*Action item*. Which lines below fall between the one containing "United States, site lebec_CA-45." and the one containing "A: Bos taurus (domestic cow)."? Repeat them exactly, counting both of those lines, and add nothing else.

*Data to use*.
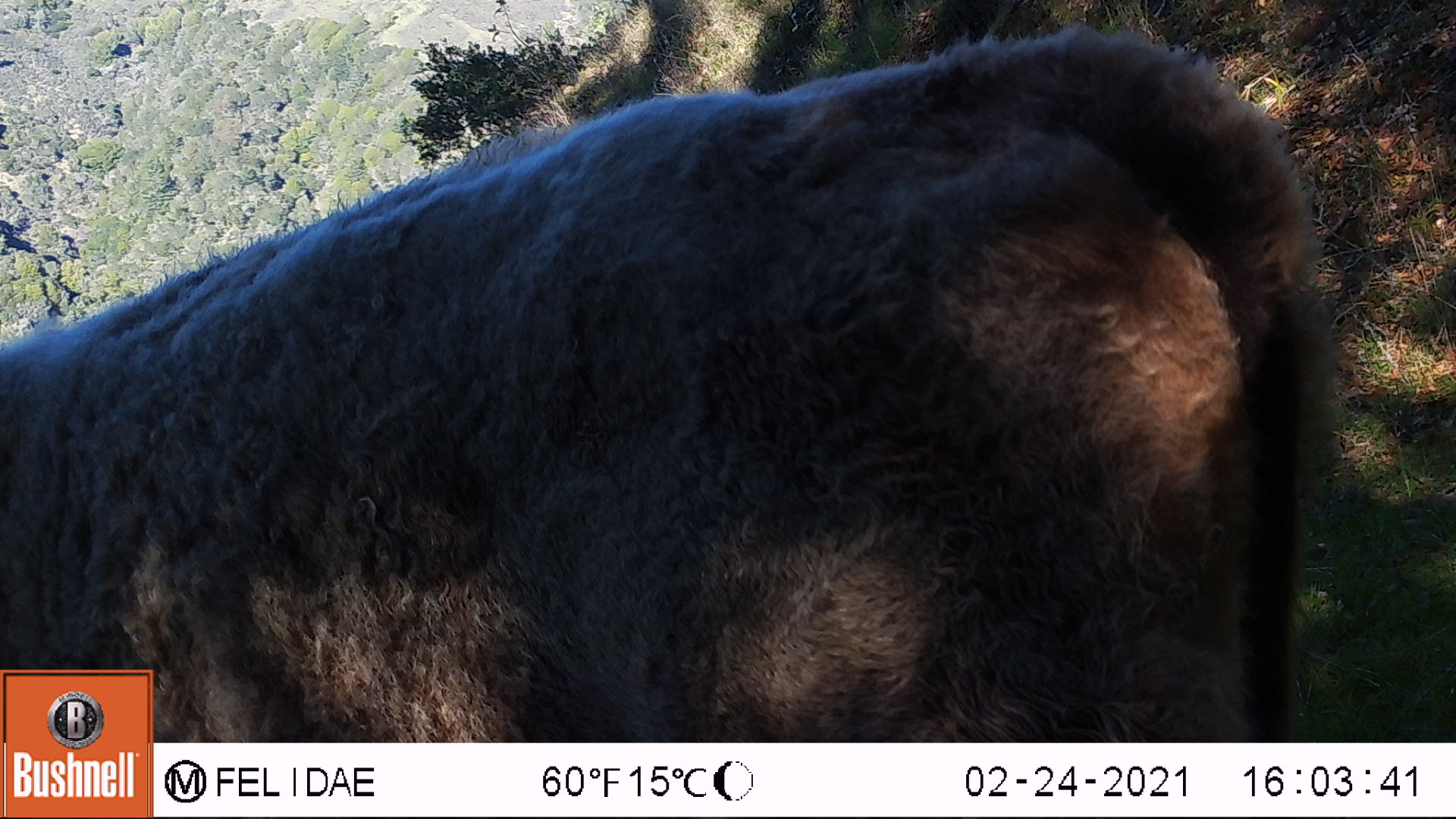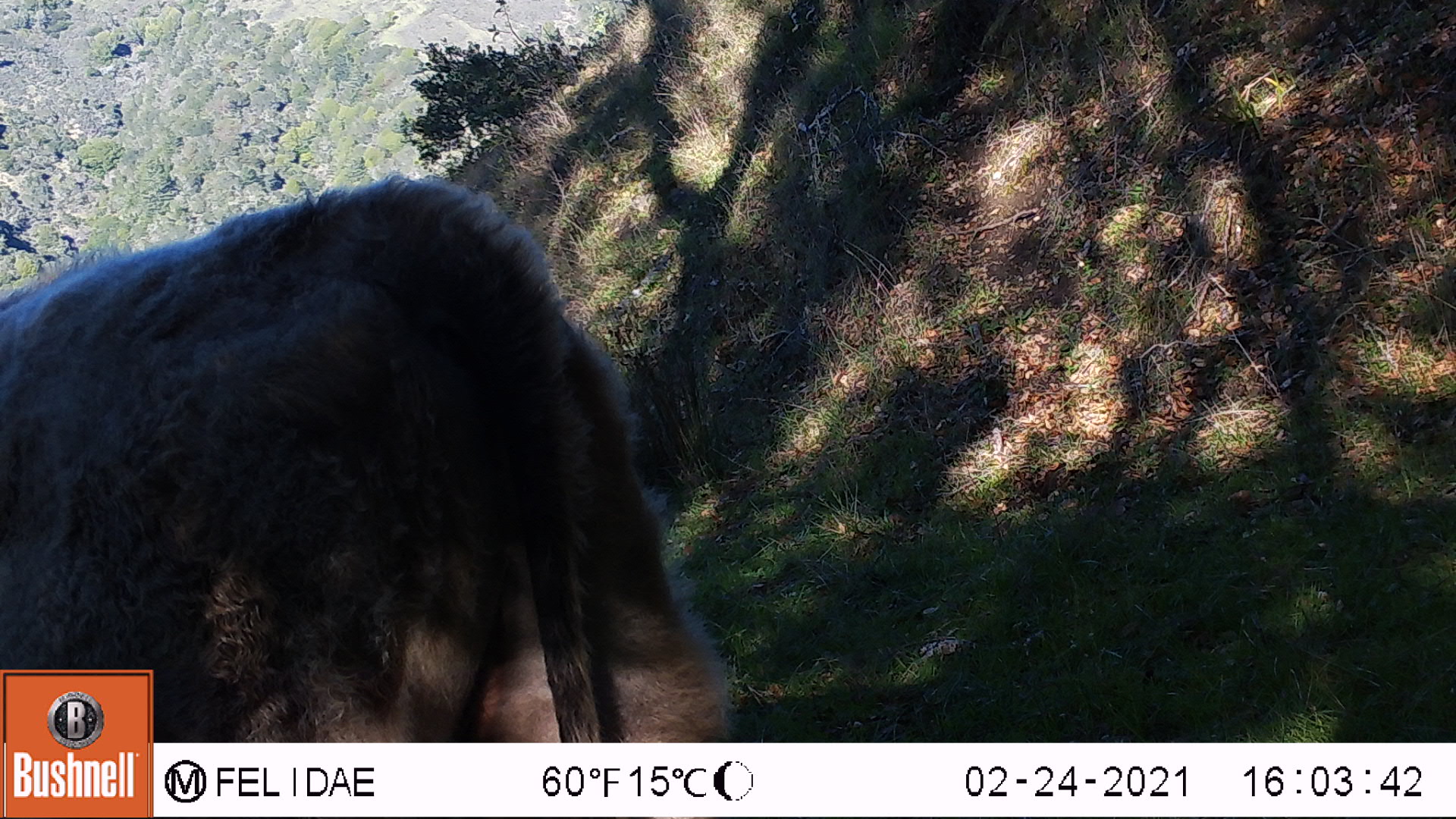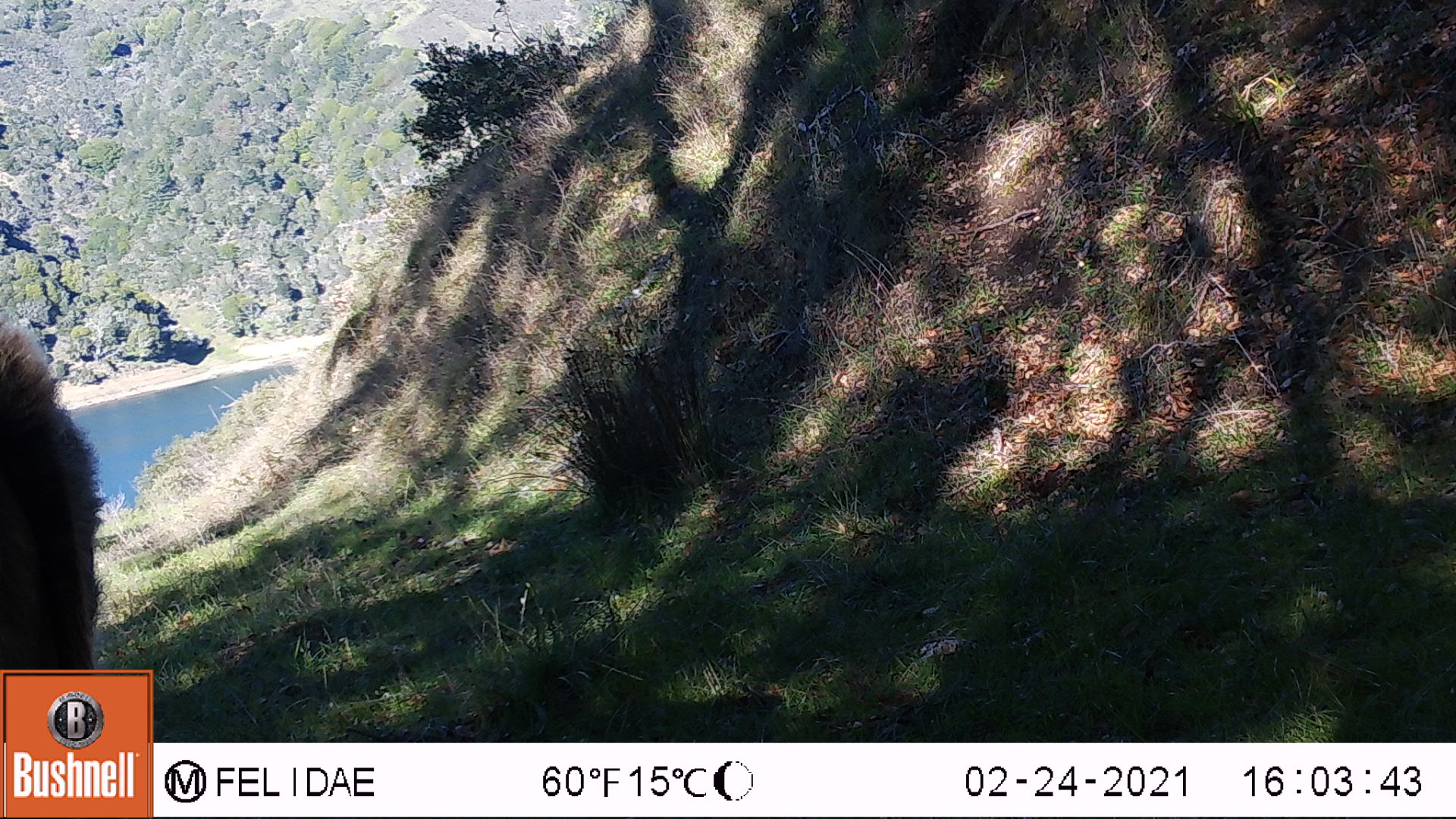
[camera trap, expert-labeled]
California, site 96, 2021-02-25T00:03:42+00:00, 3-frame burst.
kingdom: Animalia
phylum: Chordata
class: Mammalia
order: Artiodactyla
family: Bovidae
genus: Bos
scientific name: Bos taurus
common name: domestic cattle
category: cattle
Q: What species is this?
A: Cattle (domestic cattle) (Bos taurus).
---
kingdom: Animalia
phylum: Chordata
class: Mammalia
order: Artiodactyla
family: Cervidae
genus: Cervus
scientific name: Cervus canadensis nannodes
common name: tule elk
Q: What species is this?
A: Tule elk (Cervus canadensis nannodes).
...
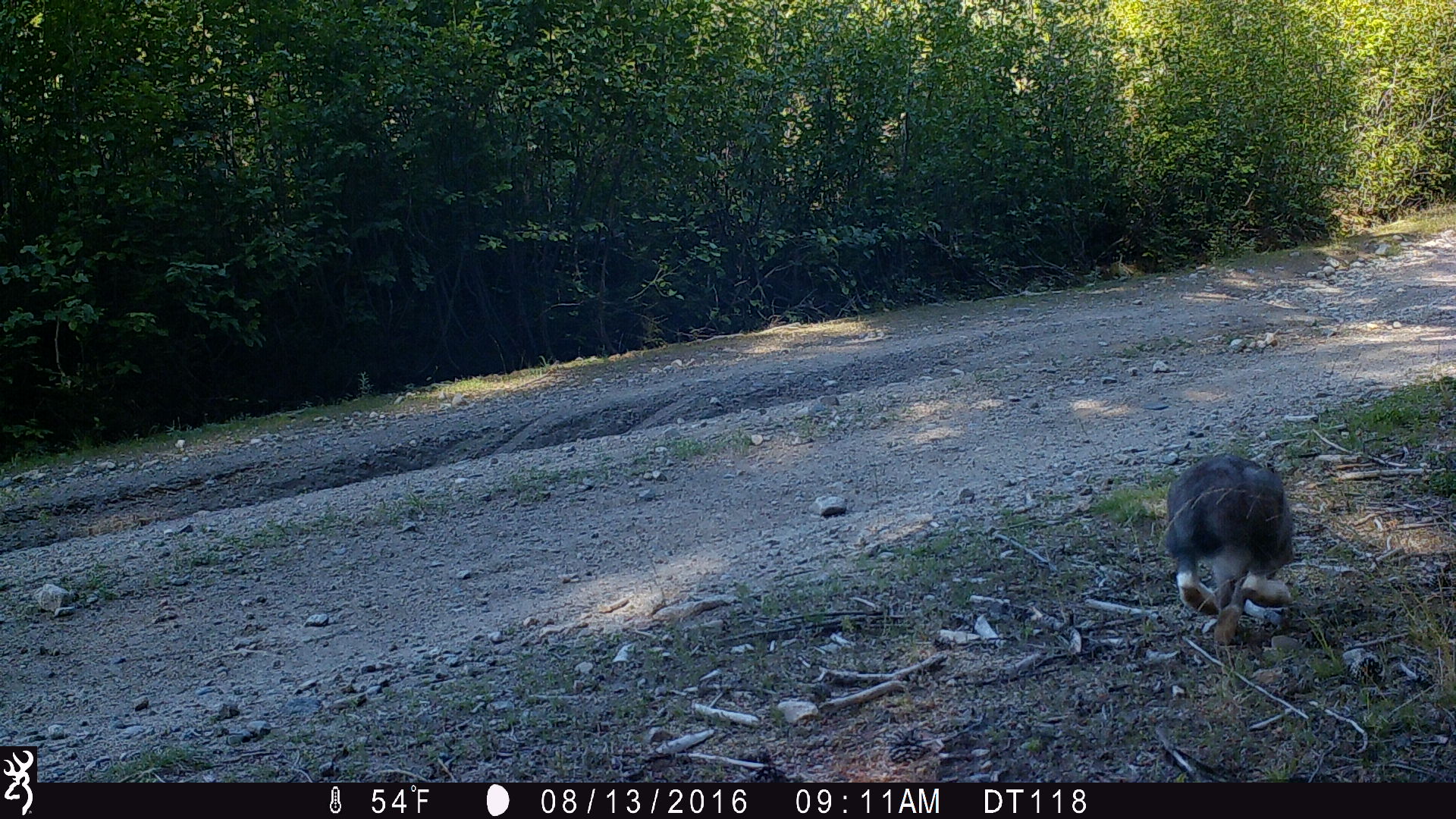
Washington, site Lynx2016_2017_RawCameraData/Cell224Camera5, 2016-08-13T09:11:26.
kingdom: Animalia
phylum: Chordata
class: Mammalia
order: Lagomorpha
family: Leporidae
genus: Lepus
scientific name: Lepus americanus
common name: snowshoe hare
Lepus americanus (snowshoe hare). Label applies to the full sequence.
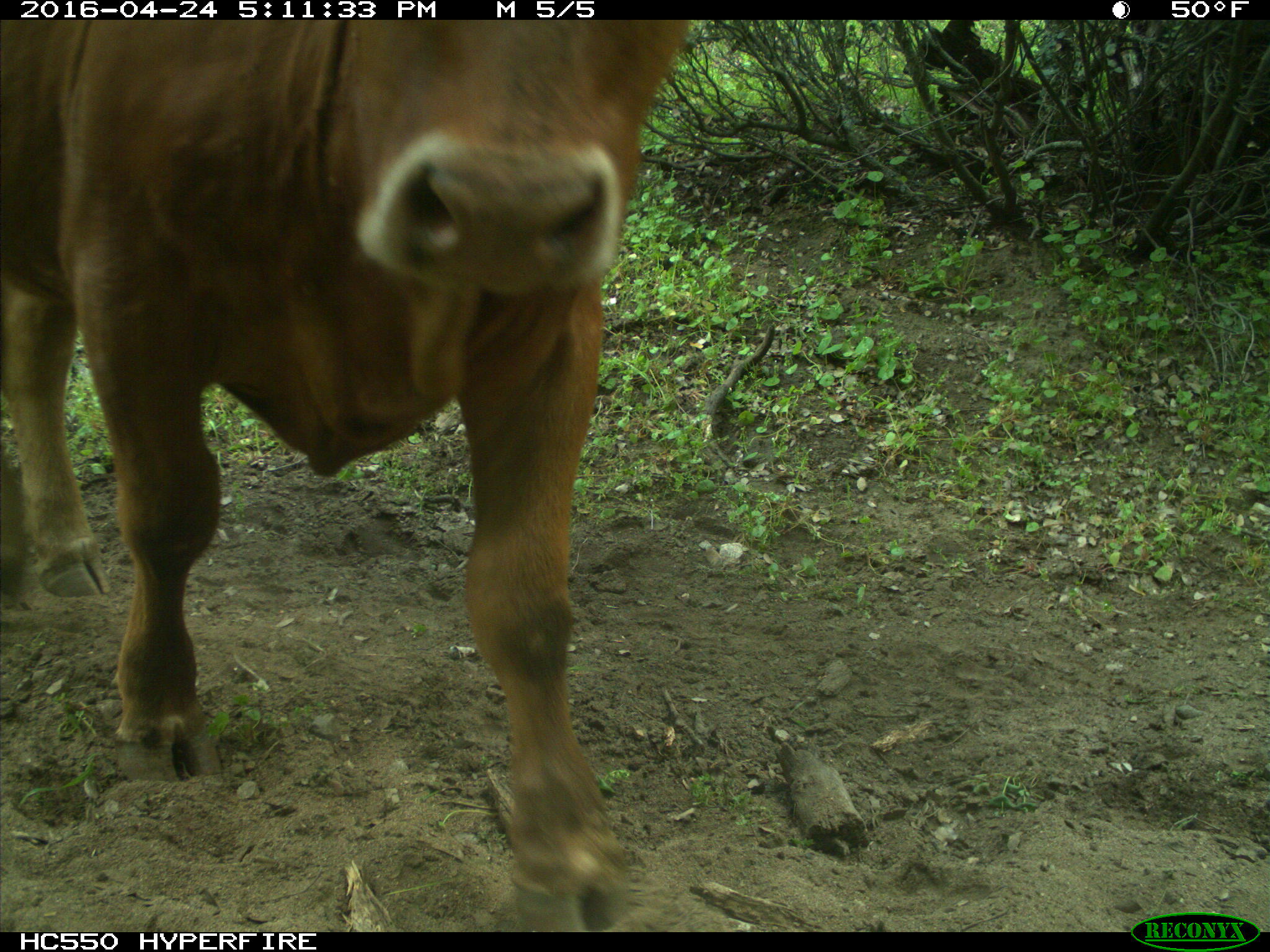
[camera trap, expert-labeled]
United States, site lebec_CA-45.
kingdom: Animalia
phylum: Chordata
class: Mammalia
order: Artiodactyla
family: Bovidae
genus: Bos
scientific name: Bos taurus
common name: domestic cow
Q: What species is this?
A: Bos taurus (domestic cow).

*Result below*.
United States, site lebec_CA-45.
kingdom: Animalia
phylum: Chordata
class: Mammalia
order: Artiodactyla
family: Bovidae
genus: Bos
scientific name: Bos taurus
common name: domestic cow
Q: What species is this?
A: Bos taurus (domestic cow).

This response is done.